> [YOUR TASK]:
Please copy the lines below, exactly as they are, from the one with "Sensaciones Motel Boutique - Adults Only" through the one with "486 Sylvia Ct, Socorro, TX 79927", and leave out the pictures.

> [STUDY MATERIAL]:
=== Section Start ===
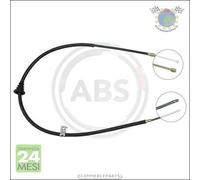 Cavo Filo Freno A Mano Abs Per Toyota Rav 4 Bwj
=== Section End ===
=== Section Start ===
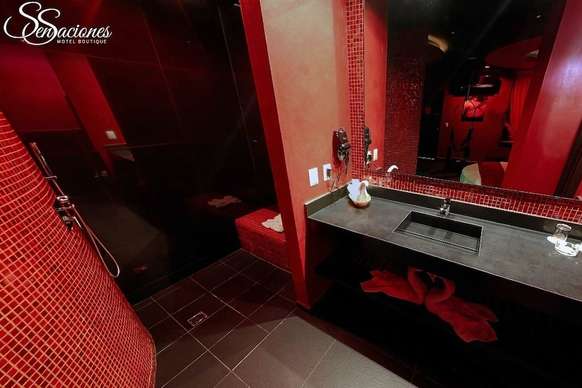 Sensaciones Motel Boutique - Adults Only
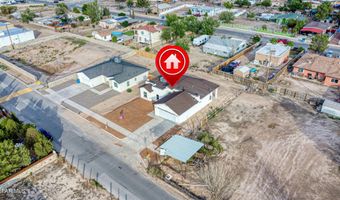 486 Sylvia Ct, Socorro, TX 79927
=== Section End ===
=== Section Start ===
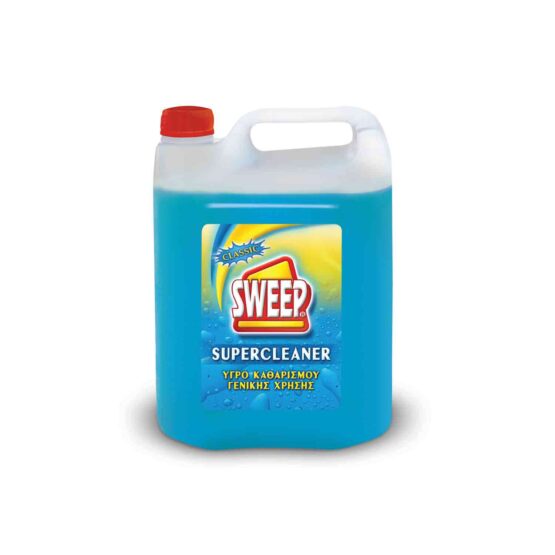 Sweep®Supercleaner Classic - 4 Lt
=== Section End ===
> [WORKED SOLUTION]:
 Sensaciones Motel Boutique - Adults Only
 486 Sylvia Ct, Socorro, TX 79927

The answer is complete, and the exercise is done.